It
wouldn’t be your first thought.
You’re running a literary festival (www.unputdownable.org) with a twist and you
want an event that will cut across the usual demographics, so you ask a children’s
author to go for a country walk with a . . . brewer. Yes, only in Bristol.
Andy Hamilton makes alcohol from foraged plants, fruit and vegetables. Elder,
mugwort, yarrow, blackcurrant, parsnip – you name it, he’s got the recipe. His
book, called ‘Booze for Free’, shows you how. Me, I leap about. Having never
met, we had a hasty telephone conversation a couple of days before the 2-hour Sunday
afternoon event at Ashton Court – home of mountain bike trails, deer herds and
dog walkers. My unhelpful mantra was ‘let’s see how it goes’. Andy, quite
possibly, wanted to make a plan, but he’s not used to working with children
(and I’m a bit plan-phobic). Having no clue whether we would get a dozen 4-year
olds or a handful of starting-early silent teenagers dragged along by their
beer-swilling dads, I wasn’t even making a punt on what we’d do. Look them in
the eyes – then decide.
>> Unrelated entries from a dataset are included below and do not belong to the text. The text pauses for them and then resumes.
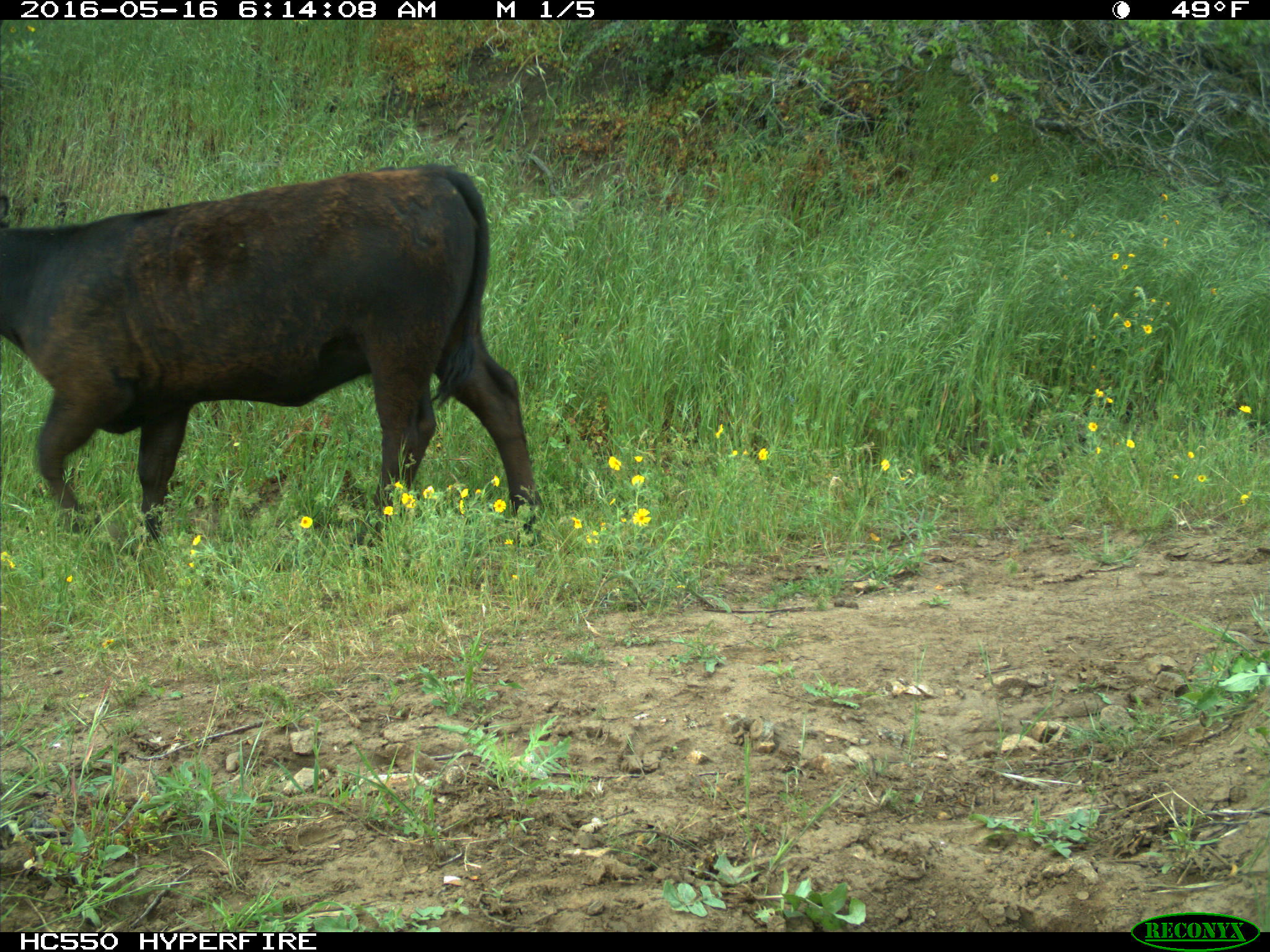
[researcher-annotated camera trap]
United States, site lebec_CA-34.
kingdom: Animalia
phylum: Chordata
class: Mammalia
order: Artiodactyla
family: Bovidae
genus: Bos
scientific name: Bos taurus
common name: domestic cow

The rough agreement was that Andy would guide the walk,
making reference to interesting shaman-like things – ‘if you put elder under
your pillow you’ll fall in love with the first person you see’, we’d encourage
the kids to collect whatever they found en route, then split up for me to
run a story-making session and him to share the moonshine.
Sunday
dawned. Grey, rain forecast. I won’t share the amount of enthusiasm I felt –
you can probably imagine. School events are a breeze compared to public ones, I
find. Guaranteed audience with henchmen provided versus motley unsupervised
crew in weekend mode, hmmmmm . . .
Don’t
moan, Tracy. It’s nice to be asked.
Walking
boots, Goretex jacket, woolly hat. Big box full of woodland things like a fox
mask, a singing robin, felt strawberries and a slingshot. (Tip: NEVER take a
slingshot anywhere with children.)
The
audience arrived, in dribs and drabs. My first impression was that it wasn’t a
bad turn out. Only two toddlers, several keen-looking boys, an earnest
girl with very stylish parents (they were French!), a chatterbox, no lunatics.
The crowd grew to forty, interested and hearty, no high heels, plenty of North
Face.
I asked the kids to bring back anything they thought we could weave in to a story, ‘except poo.’ My idea of a joke.
‘Or
a deer,’ added a blonde boy. Much better joke than mine.
Off
we tramped, in a long straggly line. Andy made us pick and eat weeds, insisting
they were like rocket. Unbelievably the children did as he said. No tomato
sauce, no bribing, no threats. I bowed to his greater powers.
We
passed a fallen branch that looked like a dinosaur, found leaves that could
have been lions’ teeth, mushrooms shaped like bones, and poisonous berries, red
of course, that I had to confiscate for my sanity. The rain came down but we
were in the thicket, so the walk went on. Andy had the adults right behind him,
like the Pied Piper, whereas I brought up the rear, herding the wayward and sadly
unable to hear the folklore he was sharing. An hour went by, and, much as the
organic nature of it all was nice, it was time to get inside or there would be
no story, and no quaffing.
Twenty
children followed me to an upper room in the stable block. I emptied my pockets
full of mulch and tried to arrange our finds on a table as though they were
precious. Time to tie it all together.
Without
the two unsupervised 3-year olds I might have stood a chance of coaxing some
gems out of my enthusiastic tribe but it was a case of lowest common
denominator. Luckily I don’t measure success by the quality of the output as
much as by the decibels. Decibels were good. So was the stamping, attempts at
howler monkeys and terrified screaming. (Still no parents came to check.)
Amazingly,
the older children stuck with me, despite the constant interruptions, and we
fashioned a woodland tale, included all the objects in our display and had some
laughs. In order to achieve this I spent the last ten minutes repeatedly sending
the two toddlers for a run around the mostly windowed room with the magic
words, ‘be goldfish.’ They role-played with gusto.
So,
two hours later we put our muddy boots back on and I returned the children to
their woozy parents. Andy had done them proud by the smell of things. One of
the dads helped me carry my gubbins to the car and off I went, home for late
Sunday lunch. My only regret, not a sip of dandelion champagne or horseradish
vodka graced my palate. My reward, free tickets to take my son to see Andy
McNab. Crikey – with the life he’s had he’ll never need to make anything up . .
.
p.s.
I’ve deliberately omitted the sly hand, poisonous berry and slingshot incident.
3 comments:
It sounds great - and your "be goldfish" ruse was genius! I've tucked that away for a rainy day - thanks!
The whole thing would have terrified me. I like a sedentary audience, a big screen and (most of all) a plan. I doff my cap - you clearly triumphed!